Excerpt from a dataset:
──────────
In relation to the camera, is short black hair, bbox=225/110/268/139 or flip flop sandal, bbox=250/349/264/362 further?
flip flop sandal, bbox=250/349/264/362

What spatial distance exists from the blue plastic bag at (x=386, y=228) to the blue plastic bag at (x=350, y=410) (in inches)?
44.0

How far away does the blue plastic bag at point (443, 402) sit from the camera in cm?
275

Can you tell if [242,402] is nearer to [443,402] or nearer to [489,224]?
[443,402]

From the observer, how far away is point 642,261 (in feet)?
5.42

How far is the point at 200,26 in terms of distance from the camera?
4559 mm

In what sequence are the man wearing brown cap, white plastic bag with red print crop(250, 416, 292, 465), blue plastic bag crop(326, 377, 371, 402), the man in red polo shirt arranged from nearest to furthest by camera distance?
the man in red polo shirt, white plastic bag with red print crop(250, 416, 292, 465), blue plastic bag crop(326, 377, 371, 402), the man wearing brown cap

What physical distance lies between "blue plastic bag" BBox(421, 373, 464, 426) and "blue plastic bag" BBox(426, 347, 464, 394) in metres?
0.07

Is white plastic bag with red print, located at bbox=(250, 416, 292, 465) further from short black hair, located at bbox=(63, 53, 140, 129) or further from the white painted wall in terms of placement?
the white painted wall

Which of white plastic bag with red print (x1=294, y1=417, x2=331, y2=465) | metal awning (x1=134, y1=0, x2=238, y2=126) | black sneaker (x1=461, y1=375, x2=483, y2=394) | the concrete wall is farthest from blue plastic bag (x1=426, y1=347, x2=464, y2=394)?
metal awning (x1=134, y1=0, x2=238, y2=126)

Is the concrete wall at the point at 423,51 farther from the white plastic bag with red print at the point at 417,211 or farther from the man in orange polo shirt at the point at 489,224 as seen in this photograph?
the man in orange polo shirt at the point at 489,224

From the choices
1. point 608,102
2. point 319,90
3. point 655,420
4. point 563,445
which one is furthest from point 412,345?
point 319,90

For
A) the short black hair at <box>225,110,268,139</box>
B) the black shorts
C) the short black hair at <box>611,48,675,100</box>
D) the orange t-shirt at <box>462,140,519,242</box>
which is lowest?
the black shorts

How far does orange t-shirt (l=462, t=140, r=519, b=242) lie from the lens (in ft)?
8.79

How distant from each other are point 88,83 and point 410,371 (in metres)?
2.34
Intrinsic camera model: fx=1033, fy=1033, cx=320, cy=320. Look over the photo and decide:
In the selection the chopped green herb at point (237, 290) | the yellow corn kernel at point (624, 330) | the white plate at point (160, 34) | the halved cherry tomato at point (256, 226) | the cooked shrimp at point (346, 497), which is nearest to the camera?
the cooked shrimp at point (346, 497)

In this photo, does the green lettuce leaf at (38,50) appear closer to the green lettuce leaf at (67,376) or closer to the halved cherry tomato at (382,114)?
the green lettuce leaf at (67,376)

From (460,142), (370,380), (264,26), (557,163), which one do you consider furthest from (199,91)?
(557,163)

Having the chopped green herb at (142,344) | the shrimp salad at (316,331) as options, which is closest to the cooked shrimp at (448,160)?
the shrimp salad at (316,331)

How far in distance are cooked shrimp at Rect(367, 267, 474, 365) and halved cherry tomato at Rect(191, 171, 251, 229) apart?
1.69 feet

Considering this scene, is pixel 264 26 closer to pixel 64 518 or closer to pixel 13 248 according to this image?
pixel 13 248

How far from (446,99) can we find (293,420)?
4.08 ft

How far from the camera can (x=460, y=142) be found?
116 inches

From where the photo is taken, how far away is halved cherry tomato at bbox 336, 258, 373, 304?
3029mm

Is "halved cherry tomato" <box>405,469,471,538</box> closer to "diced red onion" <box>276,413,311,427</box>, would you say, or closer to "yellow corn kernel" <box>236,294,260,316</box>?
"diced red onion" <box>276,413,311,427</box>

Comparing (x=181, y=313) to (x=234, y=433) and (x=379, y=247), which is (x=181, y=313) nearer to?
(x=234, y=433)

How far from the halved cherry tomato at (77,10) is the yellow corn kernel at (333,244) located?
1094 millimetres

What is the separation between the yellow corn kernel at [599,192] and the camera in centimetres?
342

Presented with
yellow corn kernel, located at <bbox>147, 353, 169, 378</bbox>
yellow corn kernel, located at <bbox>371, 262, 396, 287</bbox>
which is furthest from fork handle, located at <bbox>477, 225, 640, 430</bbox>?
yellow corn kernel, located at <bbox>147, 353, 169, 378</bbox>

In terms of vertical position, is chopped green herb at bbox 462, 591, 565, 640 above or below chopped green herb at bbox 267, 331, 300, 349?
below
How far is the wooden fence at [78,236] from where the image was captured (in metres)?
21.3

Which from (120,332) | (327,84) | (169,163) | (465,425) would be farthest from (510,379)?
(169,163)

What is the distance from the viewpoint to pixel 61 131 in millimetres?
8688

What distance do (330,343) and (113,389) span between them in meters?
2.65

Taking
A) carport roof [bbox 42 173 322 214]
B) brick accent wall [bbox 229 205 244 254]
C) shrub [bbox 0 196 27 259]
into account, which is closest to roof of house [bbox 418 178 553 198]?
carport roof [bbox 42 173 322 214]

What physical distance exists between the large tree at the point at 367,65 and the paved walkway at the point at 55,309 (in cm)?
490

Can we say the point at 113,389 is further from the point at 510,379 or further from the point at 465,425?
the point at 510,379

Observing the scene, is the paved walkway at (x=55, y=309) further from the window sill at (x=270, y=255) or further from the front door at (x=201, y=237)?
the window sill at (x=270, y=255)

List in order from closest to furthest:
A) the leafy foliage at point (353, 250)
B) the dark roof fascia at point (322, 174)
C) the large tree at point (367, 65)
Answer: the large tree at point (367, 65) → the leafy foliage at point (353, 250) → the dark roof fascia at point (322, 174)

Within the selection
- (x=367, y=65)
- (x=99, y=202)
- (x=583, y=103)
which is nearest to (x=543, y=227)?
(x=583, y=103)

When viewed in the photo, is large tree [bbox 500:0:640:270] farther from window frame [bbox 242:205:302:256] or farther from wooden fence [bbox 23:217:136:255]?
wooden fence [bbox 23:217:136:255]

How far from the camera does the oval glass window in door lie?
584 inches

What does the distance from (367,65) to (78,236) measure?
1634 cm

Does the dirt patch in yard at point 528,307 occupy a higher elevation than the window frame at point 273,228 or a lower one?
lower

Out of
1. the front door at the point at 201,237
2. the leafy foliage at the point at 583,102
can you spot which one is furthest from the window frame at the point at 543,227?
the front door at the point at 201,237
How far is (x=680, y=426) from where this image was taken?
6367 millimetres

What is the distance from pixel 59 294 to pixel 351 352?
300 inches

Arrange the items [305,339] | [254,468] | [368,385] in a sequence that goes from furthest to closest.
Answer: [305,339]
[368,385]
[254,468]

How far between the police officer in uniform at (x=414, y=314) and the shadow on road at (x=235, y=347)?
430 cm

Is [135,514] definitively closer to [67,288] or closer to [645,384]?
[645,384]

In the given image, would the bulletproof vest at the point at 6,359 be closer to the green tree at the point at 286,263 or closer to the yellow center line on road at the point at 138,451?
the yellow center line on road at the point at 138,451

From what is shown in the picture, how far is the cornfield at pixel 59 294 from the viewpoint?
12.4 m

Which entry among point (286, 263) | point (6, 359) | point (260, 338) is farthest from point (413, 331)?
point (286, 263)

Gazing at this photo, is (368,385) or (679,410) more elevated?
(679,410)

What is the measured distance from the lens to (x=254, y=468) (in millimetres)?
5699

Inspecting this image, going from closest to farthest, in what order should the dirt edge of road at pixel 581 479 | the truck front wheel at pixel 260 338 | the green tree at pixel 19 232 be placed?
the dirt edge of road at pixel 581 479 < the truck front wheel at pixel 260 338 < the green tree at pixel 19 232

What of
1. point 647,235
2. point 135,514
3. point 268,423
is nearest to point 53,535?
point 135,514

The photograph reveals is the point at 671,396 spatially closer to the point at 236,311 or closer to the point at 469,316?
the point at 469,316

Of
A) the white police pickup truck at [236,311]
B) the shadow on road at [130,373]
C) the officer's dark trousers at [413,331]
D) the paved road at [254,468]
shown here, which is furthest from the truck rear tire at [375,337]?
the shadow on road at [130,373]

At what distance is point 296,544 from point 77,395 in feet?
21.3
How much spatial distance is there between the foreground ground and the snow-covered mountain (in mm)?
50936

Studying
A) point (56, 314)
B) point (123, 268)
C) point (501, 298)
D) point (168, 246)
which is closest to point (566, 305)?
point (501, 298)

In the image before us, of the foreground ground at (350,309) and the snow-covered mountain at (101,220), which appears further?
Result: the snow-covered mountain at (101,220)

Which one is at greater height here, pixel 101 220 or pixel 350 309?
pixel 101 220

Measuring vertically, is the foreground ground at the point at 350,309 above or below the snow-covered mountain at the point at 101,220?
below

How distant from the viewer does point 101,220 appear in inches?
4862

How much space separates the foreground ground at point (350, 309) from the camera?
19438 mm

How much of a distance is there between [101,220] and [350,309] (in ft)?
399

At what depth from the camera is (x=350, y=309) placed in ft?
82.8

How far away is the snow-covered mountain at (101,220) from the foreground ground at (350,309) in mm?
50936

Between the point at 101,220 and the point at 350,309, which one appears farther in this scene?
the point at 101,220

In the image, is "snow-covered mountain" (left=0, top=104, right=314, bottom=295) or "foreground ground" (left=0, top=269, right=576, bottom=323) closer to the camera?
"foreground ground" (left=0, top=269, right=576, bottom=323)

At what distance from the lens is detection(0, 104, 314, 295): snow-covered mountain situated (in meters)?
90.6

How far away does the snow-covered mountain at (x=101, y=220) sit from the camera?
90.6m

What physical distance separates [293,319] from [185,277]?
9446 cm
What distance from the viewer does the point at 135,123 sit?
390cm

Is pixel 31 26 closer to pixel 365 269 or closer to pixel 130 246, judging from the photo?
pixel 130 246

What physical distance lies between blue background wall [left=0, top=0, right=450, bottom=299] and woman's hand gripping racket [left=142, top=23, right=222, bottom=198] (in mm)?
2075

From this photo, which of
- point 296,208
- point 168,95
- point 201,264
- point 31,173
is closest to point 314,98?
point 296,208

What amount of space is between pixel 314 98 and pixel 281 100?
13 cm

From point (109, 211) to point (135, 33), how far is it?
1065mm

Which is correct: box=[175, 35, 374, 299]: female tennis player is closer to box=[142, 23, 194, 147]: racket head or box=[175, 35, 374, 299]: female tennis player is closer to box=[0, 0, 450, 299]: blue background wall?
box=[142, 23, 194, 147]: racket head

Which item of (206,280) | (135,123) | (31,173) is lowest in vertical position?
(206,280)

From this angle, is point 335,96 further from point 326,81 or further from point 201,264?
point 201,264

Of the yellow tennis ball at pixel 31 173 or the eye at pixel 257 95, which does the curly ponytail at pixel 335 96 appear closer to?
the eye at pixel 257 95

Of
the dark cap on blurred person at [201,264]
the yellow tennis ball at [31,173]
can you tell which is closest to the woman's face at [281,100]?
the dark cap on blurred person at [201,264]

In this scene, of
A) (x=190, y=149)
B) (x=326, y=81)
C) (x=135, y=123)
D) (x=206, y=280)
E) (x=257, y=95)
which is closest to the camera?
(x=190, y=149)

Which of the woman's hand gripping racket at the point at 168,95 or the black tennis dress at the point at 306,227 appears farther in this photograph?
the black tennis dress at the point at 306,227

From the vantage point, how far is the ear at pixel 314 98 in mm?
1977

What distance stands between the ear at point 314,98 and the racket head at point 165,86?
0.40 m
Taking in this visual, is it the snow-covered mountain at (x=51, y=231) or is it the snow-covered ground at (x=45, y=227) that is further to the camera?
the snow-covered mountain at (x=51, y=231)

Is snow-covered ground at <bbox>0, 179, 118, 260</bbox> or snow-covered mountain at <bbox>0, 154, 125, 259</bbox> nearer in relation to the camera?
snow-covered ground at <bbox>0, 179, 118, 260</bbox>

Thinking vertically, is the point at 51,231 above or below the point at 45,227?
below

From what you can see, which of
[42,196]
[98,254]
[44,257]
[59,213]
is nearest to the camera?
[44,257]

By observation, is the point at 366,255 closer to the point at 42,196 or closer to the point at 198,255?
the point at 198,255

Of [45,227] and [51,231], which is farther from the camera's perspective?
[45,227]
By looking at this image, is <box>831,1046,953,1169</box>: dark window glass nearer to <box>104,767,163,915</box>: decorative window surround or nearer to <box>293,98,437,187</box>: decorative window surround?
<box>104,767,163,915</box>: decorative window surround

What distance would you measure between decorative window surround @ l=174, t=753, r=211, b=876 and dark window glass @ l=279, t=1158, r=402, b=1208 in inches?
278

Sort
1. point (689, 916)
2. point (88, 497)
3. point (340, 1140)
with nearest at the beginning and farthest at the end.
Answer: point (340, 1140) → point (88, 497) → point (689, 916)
──────────
DESCRIPTION OF THE TASK — Write the lines out verbatim, from the one with "Taking in this" through the last line of the entries, and stop there.

SOLUTION BELOW —
Taking in this visual, is it the snow-covered mountain at (x=51, y=231) or is it the snow-covered ground at (x=45, y=227) that is further to the camera?
the snow-covered mountain at (x=51, y=231)

Is snow-covered ground at <bbox>0, 179, 118, 260</bbox> or snow-covered mountain at <bbox>0, 154, 125, 259</bbox> nearer in relation to the camera?
snow-covered ground at <bbox>0, 179, 118, 260</bbox>

Thinking vertically, is the point at 51,231 above or below the point at 45,227?
below

From what you can see, which of
[42,196]
[98,254]
[44,257]
[59,213]
is nearest to the camera?
[44,257]

By observation, is the point at 366,255 closer to the point at 42,196 or closer to the point at 198,255?
the point at 198,255

Of [45,227] and [51,231], which is farther from the camera's perspective?
[45,227]
By looking at this image, is <box>831,1046,953,1169</box>: dark window glass nearer to <box>104,767,163,915</box>: decorative window surround or nearer to <box>293,98,437,187</box>: decorative window surround?
<box>104,767,163,915</box>: decorative window surround

What distance would you measure between decorative window surround @ l=174, t=753, r=211, b=876 and dark window glass @ l=279, t=1158, r=402, b=1208 in inches?
278

Sort
1. point (689, 916)
2. point (88, 497)
3. point (340, 1140)
with nearest at the beginning and farthest at the end.
Answer: point (340, 1140) → point (88, 497) → point (689, 916)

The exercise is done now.